WORK INSTRUCTION 1 ->
Answer these questions about the blog excerpt, one line each:
(a) At whose event did the writer give blood?
(b) Where was the UVU MBA retreat held?
(c) Why could the writer not shower after the morning walk?
WORK INSTRUCTION 2 ->
What dates head entries in the blog excerpt? List all of them.
WORK INSTRUCTION 3 ->
Do these statements agree with the blog excerpt? For each, answer yes or no and quote the words of the excerpt that decide it.
(a) The doctors confirmed that the writer had strep.
(b) The writer picked up the antibiotics that were prescribed.
(c) The writer thinks the level of thought in society has increased.

READING TEXT ->
■ ■ ■ ■ ■ ■ ■

I gave blood at my sons blood drive for his Eagle Scout project and I think that exacerbated my condition.

Today I woke up with a sore throat but felt OK enough to go into work (I thought maybe it was a dry throat).  Throughout the day I was able to work OK, able to concentrate, but gradually falling into a deeper fatigue. I knew I had strep. So I told my manager I was sick and went up to the doctors, they confirmed it. They called in a prescription for antibiotics... but I'm stubborn and stopped by Real Foods instead to pick up healing foods and herbs. I think it's going to work. I'm going to bed now to help the process along.

~SG

What I wanted to do though was relive a memory. Maybe tomorrow. 

Wednesday, September 3, 2014

Little Growing Pains

Growing up I was a lonely little girl. I never had many friends,  I ached for friends and empathized with outsiders. I cried at night feeling that others had friends why not I? I felt that the world was unjust and unfair. Now I see that we all walk in loneliness and longing... all of our hearts break at one point or another. I'm an outsider, looking in. Looking back I see that I've gained strength and empathy. I am resilient. Sad at times,  longing for understanding. But not afraid to walk an uncertain path. Brave enough to trust in the knowledge gained from silent observations. Brave enough to change my mind.

Sunday, August 17, 2014

Thoughts

This morning I forced myself out of bed and went on a walk knowing full well that I wouldn't be able to shower when I got back because out tub is all plugged up. Time to call a plumber.

I'm glad I went on a walk though because it gave me time to contemplate. What do I really want out of a relationship? Even if I have what I want before me can I accept it?

We live in a time of many possibilities. We have so many choices, sometimes it's hard to decide what choice to make.

Yesterday I went to the UVU MBA retreat up in Heber City. It was a good experience and I did "bond" with my team. Enough so that I feel comforted in what the future looks like for the next 2 years as an MBA student.

On my walk I was thinking about the writings of Emerson and Thoreau, both deep thinkers. Has society always consisted of deep thinkers and superficial thinkers? I suppose but I tend to think that the level of thought has decreased to a great degree.

My focus is to get my degree. My attention and concentration is to that point. I should approach each assignment as a chance for great thought. To that end I am off to finish up my online course on finance.

SG

Friday, August 8, 2014

Levels of consciousness, levels of moral rationality

Levels of consciousness, levels of moral rationality

Some days I feel like I am more aware of myself than other days. For the past week or so I've been fighting off a virus of some sort which has dulled, to a degree, my level of ability to concentrate and my ability to feel emotions (happy, sad, etc.)

■ ■ ■ ■ ■ ■ ■

GIVEN RECORDS ->
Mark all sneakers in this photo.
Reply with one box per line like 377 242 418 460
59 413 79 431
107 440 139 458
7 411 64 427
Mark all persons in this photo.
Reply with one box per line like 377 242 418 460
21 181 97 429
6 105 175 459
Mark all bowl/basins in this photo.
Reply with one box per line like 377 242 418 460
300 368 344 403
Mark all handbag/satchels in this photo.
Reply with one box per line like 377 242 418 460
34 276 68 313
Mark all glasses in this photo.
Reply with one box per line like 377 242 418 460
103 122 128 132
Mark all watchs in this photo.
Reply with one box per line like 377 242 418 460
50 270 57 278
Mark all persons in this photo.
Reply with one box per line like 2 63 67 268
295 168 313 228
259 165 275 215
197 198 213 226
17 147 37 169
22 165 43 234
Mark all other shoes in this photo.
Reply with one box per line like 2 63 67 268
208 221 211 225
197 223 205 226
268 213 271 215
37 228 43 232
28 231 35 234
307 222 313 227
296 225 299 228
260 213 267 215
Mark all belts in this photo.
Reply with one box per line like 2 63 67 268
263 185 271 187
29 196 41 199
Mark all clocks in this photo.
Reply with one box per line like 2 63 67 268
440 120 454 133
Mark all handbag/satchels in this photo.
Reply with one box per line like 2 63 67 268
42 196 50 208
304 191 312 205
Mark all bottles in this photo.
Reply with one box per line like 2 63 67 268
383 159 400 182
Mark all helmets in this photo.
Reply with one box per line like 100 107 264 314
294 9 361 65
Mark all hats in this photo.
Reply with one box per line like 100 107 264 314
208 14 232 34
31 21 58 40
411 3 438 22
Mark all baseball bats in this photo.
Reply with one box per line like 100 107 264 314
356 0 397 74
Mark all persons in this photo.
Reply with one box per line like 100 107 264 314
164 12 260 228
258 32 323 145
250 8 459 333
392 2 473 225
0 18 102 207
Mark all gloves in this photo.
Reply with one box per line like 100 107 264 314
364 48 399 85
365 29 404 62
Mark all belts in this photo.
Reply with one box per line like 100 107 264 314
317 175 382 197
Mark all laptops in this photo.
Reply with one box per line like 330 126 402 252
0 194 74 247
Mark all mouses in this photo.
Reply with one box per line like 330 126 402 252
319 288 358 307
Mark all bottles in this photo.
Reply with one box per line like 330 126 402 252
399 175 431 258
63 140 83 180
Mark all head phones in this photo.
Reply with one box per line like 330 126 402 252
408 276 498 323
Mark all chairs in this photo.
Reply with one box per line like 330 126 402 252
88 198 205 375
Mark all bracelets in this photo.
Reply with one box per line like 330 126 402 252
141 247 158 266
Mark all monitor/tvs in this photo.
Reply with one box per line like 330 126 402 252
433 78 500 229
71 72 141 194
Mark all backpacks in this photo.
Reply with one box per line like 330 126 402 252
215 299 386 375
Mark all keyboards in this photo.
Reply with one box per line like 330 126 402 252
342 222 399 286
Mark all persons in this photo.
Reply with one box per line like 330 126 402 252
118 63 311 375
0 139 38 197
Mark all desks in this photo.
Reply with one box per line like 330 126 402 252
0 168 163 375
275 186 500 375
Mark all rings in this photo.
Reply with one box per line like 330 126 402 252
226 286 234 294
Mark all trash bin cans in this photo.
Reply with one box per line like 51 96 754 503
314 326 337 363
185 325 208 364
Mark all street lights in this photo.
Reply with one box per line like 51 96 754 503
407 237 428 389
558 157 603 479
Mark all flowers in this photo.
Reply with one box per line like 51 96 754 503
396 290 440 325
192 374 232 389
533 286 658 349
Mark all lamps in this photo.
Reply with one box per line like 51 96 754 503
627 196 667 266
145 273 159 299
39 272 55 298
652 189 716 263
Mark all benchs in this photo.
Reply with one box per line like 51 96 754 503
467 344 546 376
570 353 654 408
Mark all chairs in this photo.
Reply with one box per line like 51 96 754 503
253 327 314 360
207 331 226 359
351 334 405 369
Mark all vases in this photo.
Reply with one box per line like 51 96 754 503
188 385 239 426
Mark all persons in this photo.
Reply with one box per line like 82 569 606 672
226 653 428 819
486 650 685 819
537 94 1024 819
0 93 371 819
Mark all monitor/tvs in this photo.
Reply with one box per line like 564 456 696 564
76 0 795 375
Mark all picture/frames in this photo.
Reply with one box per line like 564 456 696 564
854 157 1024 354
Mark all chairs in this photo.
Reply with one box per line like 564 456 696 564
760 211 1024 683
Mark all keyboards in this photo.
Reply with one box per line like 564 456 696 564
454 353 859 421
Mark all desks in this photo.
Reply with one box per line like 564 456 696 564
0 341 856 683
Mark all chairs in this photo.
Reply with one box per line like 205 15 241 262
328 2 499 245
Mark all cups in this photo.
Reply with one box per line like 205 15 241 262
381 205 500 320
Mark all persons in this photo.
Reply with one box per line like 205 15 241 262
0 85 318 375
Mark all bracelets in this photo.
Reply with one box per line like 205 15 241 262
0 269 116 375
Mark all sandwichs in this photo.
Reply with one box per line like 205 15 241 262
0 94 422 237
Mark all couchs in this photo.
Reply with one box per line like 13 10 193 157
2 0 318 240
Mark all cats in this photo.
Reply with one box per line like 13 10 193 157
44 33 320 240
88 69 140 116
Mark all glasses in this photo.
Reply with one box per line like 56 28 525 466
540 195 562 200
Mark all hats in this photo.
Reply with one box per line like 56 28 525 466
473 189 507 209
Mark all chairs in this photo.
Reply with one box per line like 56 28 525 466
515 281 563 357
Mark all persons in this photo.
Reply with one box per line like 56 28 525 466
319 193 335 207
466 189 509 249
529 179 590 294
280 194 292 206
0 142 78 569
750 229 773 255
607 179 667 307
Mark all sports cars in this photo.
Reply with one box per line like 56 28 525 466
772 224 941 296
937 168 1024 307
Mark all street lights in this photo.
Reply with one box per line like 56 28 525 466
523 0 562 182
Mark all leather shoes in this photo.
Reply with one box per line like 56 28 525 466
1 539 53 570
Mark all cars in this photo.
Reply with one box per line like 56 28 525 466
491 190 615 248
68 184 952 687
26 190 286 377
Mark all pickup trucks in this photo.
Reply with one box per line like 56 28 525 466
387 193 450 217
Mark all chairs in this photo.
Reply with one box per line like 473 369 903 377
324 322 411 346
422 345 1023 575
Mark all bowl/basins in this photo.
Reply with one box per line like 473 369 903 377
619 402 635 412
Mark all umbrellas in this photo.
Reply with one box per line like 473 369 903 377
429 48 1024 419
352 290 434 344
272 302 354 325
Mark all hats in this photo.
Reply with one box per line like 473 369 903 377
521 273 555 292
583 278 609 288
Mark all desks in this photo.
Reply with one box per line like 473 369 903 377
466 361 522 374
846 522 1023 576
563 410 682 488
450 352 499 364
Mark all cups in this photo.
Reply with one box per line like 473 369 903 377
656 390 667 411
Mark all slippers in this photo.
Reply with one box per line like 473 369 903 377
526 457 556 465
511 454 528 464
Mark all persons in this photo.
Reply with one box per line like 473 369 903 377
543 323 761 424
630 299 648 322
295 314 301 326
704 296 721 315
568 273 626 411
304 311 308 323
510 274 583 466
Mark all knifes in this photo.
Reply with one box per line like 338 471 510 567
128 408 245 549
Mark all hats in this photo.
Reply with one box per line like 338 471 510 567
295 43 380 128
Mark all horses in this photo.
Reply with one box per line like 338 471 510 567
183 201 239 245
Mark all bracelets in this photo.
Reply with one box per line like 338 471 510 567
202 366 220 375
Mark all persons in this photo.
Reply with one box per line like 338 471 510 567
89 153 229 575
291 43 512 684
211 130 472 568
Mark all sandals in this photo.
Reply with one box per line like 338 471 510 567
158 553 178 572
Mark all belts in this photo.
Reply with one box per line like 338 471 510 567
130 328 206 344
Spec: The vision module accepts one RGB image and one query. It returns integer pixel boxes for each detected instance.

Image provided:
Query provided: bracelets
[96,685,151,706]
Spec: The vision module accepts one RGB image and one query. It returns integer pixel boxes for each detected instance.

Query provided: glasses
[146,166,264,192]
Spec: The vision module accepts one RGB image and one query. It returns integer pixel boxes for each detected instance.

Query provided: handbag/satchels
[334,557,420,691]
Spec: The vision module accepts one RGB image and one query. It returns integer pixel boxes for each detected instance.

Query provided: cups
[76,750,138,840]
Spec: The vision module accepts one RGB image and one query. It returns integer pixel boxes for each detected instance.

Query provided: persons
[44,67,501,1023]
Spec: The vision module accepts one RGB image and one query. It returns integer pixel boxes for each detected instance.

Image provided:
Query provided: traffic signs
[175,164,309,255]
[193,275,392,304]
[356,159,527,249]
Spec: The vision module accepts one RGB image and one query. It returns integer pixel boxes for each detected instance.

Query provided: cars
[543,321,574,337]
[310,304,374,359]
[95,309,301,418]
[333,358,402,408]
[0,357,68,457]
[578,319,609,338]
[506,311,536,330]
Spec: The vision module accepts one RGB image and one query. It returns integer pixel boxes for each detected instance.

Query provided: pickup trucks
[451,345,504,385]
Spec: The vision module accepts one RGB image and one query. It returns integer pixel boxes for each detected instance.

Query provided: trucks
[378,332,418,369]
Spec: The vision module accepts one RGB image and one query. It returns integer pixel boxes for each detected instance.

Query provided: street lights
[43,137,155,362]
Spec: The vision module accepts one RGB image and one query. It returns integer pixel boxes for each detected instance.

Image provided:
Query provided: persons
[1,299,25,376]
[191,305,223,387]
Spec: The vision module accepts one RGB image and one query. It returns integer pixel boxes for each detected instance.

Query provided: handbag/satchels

■ ■ ■ ■ ■ ■ ■

PROBLEM SOLUTION 1 ->
(a) At the blood drive the writer's son held for his Eagle Scout project.
(b) Up in Heber City.
(c) The tub is all plugged up.

PROBLEM SOLUTION 2 ->
Wednesday, September 3, 2014
Sunday, August 17, 2014
Friday, August 8, 2014

PROBLEM SOLUTION 3 ->
(a) Yes: "went up to the doctors, they confirmed it."
(b) No: "I'm stubborn and stopped by Real Foods instead to pick up healing foods and herbs."
(c) No: "I tend to think that the level of thought has decreased to a great degree."